Discuss the various aspects of heat press technology. Transfer paper, inks, plastisol transfers, vinyl cutters, printers, commercial usage, durability, suppliers, etc.
Yes. Personalization can be a major cash cow for your business. Our largest personalized order to date was just under 3,000 dye sub shirts! Each shirt had two variable data fields and was sized proportionately to the shirt size.
We do print a few one-up items...mostly for customers that know exactly what we do. We have found it hard to pay the bills by printing the single items. Unless you are simply printing a photo, I would suggest you have a few templates for the customer to choose from. Sure you can absolutely customize each order, but too many choices seems to overwhelm people. You spend way to much time building and changing graphics.

**Task prompt**
Retype the heat press discussion word for word, everything from "Discuss the various" down to "the shirt size.".

**Record excerpts**
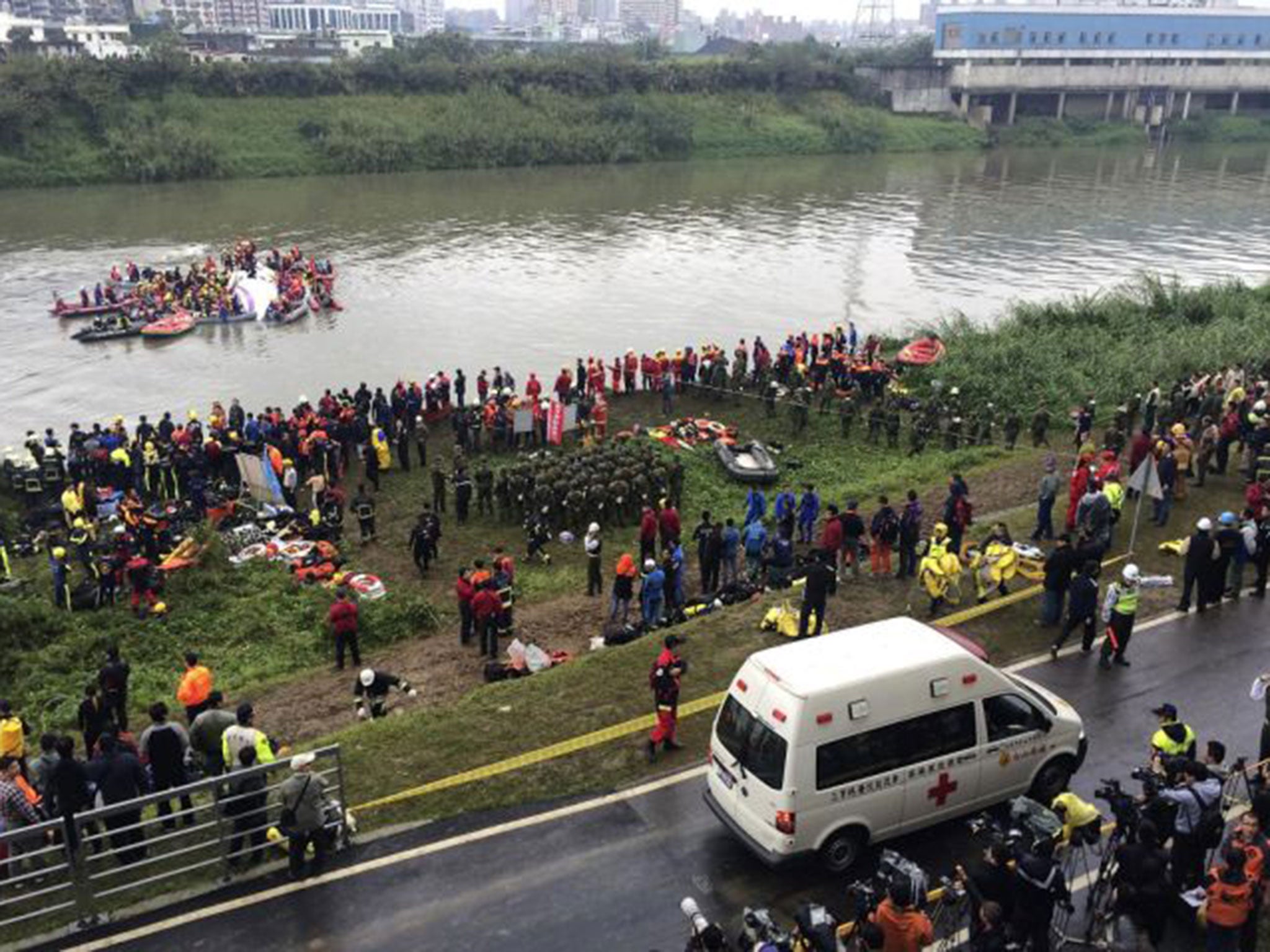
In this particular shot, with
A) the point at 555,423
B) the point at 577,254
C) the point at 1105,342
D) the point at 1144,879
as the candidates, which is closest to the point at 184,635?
the point at 555,423

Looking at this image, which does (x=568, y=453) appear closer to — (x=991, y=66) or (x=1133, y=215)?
(x=1133, y=215)

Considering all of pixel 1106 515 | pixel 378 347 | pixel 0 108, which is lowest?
pixel 378 347

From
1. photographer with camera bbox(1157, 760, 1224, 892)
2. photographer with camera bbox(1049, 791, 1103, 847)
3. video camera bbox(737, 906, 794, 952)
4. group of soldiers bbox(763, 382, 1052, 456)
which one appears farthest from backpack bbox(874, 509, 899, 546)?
group of soldiers bbox(763, 382, 1052, 456)

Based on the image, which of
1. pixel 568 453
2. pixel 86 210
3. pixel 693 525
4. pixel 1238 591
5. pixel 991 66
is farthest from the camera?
pixel 991 66

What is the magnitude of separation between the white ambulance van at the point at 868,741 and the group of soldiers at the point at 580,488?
12.1 meters

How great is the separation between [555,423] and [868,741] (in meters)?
18.6

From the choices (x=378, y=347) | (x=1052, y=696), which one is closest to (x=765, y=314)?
(x=378, y=347)

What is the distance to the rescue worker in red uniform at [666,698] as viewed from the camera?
41.4 feet

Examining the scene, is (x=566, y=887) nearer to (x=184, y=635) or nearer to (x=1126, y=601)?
(x=1126, y=601)

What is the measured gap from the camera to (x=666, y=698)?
12.6m

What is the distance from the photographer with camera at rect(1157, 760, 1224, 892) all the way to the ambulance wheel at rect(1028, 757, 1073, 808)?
1.54 meters

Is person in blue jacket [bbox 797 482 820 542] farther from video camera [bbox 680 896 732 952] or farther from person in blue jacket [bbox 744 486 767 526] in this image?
video camera [bbox 680 896 732 952]

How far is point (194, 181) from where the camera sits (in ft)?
261

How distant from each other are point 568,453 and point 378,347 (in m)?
17.4
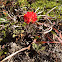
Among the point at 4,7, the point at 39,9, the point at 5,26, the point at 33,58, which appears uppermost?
the point at 4,7

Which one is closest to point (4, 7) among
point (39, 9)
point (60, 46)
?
point (39, 9)

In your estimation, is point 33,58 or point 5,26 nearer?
point 33,58

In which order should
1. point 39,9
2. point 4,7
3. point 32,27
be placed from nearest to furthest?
point 32,27, point 4,7, point 39,9

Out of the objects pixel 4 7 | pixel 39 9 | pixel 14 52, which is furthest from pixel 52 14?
pixel 14 52

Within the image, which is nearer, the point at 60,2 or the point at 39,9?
the point at 39,9

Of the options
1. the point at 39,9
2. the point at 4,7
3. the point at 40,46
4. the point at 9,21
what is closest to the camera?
the point at 40,46

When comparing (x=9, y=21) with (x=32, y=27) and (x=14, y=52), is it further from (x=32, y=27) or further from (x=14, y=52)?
(x=14, y=52)

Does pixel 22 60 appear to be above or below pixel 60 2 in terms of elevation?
below

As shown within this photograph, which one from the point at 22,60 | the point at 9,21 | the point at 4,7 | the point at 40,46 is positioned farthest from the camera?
the point at 4,7

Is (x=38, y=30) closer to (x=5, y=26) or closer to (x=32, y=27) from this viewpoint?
(x=32, y=27)
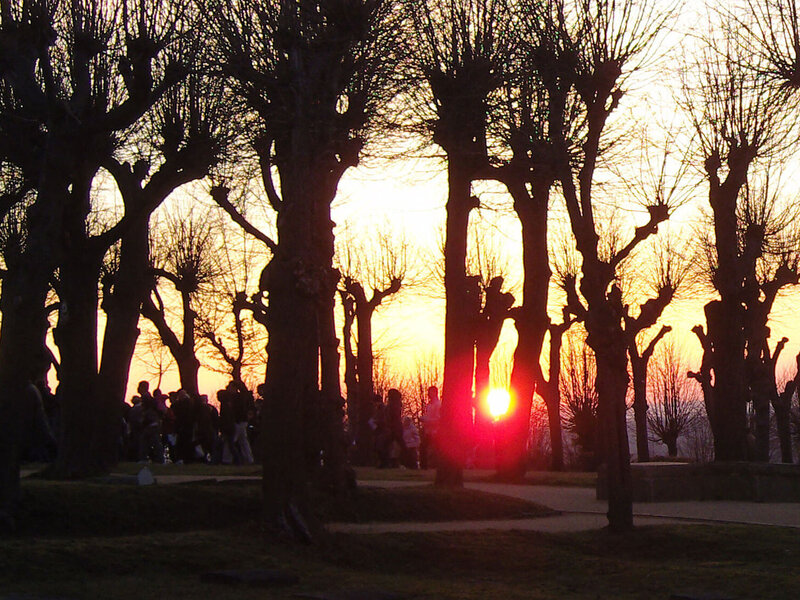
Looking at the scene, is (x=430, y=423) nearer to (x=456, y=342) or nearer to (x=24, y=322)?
(x=456, y=342)

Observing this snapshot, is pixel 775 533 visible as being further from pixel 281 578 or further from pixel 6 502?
pixel 6 502

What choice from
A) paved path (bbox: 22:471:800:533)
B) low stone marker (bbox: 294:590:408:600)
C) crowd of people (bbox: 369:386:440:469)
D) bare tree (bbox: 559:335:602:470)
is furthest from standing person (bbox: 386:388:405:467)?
bare tree (bbox: 559:335:602:470)

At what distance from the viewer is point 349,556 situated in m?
10.7

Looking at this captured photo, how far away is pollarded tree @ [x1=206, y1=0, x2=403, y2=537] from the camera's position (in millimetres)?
11289

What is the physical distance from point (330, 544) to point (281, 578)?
5.87ft

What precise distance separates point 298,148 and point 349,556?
3.89 m

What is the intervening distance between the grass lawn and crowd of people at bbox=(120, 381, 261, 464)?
11680 mm

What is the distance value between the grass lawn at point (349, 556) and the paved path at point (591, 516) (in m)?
0.73

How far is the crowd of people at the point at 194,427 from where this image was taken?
85.8ft

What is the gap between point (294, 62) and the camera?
12297mm

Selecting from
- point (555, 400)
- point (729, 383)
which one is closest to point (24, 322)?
point (729, 383)

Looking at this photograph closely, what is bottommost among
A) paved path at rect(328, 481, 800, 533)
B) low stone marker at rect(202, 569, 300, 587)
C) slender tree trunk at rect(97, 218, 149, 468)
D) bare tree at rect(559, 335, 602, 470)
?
low stone marker at rect(202, 569, 300, 587)

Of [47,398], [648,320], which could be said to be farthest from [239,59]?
[648,320]

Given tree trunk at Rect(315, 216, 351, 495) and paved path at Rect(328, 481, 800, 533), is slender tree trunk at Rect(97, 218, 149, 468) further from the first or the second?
tree trunk at Rect(315, 216, 351, 495)
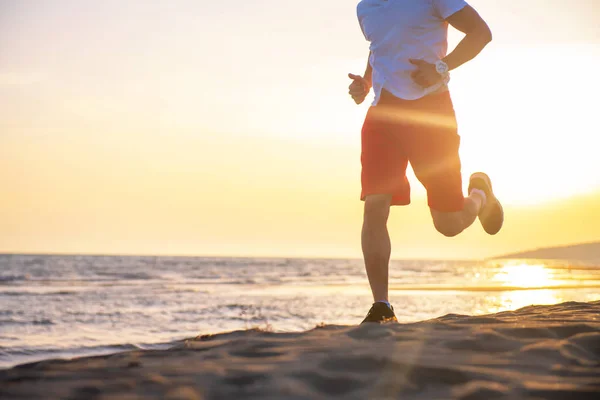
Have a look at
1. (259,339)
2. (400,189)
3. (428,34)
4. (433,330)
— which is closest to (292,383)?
(259,339)

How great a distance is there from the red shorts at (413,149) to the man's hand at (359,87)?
0.29 meters

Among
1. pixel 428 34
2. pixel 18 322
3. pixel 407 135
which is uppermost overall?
pixel 428 34

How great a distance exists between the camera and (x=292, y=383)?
7.16 ft

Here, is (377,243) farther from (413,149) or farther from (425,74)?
(425,74)

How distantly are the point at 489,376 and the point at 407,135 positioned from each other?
2032 mm

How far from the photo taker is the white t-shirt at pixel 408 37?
12.9 ft

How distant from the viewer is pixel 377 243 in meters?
4.09

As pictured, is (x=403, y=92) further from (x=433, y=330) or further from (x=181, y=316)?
(x=181, y=316)

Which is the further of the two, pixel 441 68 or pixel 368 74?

**The response**
Discuss the various aspects of heat press technology. Transfer paper, inks, plastisol transfers, vinyl cutters, printers, commercial usage, durability, suppliers, etc.
Yes. Personalization can be a major cash cow for your business. Our largest personalized order to date was just under 3,000 dye sub shirts! Each shirt had two variable data fields and was sized proportionately to the shirt size.